BIOMAT-AnatNER: A Biomaterials Domain-Specific Corpus for Named Entity Recognition of Anatomical Structures
Creators
Description
BIOMAT-AnatNER Corpus
BIOMAT-AnatNER stands for BIOMATerials Anatomical Structure Named Entity Recognition. It is a corpus developed as part of the Horizon Europe BIOMATDB project to support the extraction and classification of anatomical structure mentions in scientific literature related to biomaterials. The corpus focuses specifically on the annotation of entities encompassing tissues, organs and body parts that appear in the context of biomaterials applications, such as mentions of tissues involved in implantation studies, or organs relevant to biocompatibility testing.

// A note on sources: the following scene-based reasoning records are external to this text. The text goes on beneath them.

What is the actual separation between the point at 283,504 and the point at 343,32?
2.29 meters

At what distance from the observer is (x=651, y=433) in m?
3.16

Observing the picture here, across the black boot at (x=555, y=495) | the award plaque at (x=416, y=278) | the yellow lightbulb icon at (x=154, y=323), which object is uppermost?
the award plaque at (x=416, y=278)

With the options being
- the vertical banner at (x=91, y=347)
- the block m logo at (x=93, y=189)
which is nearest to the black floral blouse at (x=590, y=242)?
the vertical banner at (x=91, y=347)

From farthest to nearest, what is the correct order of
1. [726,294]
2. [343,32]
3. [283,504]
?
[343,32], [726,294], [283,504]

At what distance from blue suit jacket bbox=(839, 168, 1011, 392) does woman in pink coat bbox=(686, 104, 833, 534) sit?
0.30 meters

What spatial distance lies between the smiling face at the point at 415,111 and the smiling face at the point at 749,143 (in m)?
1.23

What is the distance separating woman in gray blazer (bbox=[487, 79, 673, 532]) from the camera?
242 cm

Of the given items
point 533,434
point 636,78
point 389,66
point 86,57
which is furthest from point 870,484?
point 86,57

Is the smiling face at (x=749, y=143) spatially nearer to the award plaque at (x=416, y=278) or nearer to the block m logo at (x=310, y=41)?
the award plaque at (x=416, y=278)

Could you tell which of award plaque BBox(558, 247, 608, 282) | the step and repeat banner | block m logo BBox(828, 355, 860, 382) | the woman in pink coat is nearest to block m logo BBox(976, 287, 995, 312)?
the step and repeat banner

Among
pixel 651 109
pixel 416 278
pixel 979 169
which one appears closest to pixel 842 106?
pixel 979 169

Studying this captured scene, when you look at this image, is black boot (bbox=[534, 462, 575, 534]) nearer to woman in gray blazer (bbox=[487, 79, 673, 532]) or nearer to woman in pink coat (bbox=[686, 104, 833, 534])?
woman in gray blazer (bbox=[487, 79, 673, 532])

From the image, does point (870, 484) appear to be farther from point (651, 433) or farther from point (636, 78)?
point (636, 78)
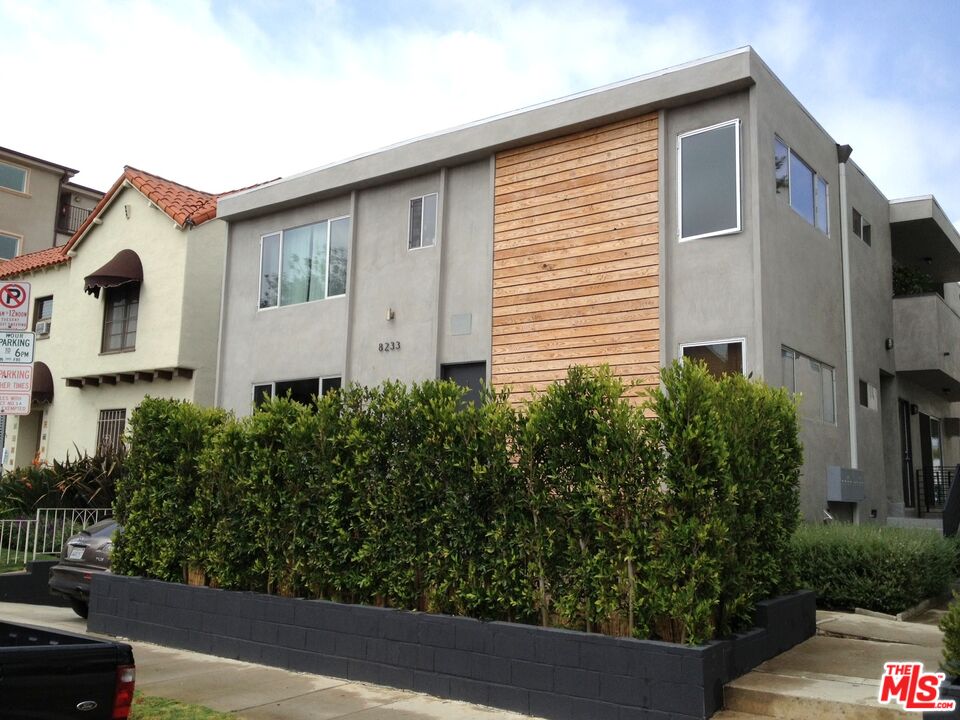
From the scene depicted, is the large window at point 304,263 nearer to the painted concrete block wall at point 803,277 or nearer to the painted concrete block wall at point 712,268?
the painted concrete block wall at point 712,268

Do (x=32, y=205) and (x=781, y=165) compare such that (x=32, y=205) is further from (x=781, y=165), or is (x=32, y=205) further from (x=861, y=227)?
(x=781, y=165)

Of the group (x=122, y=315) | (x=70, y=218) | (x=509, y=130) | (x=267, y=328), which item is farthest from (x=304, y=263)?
(x=70, y=218)

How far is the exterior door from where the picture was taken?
17.4 meters

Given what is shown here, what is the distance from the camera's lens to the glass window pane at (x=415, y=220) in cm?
1569

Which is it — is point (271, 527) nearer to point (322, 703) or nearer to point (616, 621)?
point (322, 703)

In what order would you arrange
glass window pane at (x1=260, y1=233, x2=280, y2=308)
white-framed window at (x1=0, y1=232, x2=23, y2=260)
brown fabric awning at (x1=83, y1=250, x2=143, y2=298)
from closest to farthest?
glass window pane at (x1=260, y1=233, x2=280, y2=308) < brown fabric awning at (x1=83, y1=250, x2=143, y2=298) < white-framed window at (x1=0, y1=232, x2=23, y2=260)

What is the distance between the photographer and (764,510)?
7.62m

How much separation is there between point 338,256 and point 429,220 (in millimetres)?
2229

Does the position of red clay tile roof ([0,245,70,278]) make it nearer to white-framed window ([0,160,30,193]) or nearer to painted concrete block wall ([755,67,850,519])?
white-framed window ([0,160,30,193])

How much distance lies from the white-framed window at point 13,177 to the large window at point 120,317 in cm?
1584

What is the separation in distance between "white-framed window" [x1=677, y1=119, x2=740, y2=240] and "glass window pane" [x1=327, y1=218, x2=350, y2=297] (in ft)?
22.1

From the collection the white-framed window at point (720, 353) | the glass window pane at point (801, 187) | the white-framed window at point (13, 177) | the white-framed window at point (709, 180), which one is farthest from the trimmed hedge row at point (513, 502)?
the white-framed window at point (13, 177)

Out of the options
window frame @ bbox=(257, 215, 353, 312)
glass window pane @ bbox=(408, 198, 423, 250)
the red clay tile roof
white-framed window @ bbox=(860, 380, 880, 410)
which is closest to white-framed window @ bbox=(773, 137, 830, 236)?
white-framed window @ bbox=(860, 380, 880, 410)

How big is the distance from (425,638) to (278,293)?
11461mm
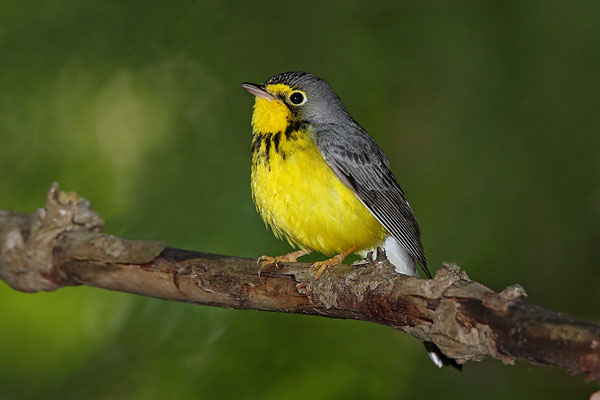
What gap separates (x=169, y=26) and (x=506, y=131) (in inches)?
137

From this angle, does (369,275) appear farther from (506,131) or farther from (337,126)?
(506,131)

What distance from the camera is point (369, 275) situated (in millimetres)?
3779

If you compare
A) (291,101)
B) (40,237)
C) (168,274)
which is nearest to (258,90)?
(291,101)

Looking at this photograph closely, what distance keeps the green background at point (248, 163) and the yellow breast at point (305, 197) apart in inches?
31.1

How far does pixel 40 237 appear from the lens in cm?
404

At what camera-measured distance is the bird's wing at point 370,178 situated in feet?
17.3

The corpus was created through a collaborative effort involving domain experts, who were tasked with the establishment of comprehensive and accurate annotation guidelines for the manual annotation of the final gold standard corpus. On this basis, PubMed abstracts were carefully selected based on MeSH (Medical Subject Headings) terms associated with relevant disciplines, such as regenerative medicine, orthopedics, dentistry and cardiology, to reflect the terminology commonly used in biomaterials research and manually annotated according to the rules predefinedin the annotation guidelines.
The BIOMAT-AnatNER corpus is one of four developed within the project and is divided into three subsets: a training set (750 documents), a test set (150 documents), and a validation set (100 documents), available in multiple formats, including brat, CSV and CoNLL.
This corpus is part of a broader initiative to support the development of an advanced, searchable biomaterials database with integrated analytical tools and digital advisors. It is also intended for use in training Named Entity Recognition (NER) models, enabling the automatic identification and extraction of anatomical structure mentions relevant to biomaterials research and development.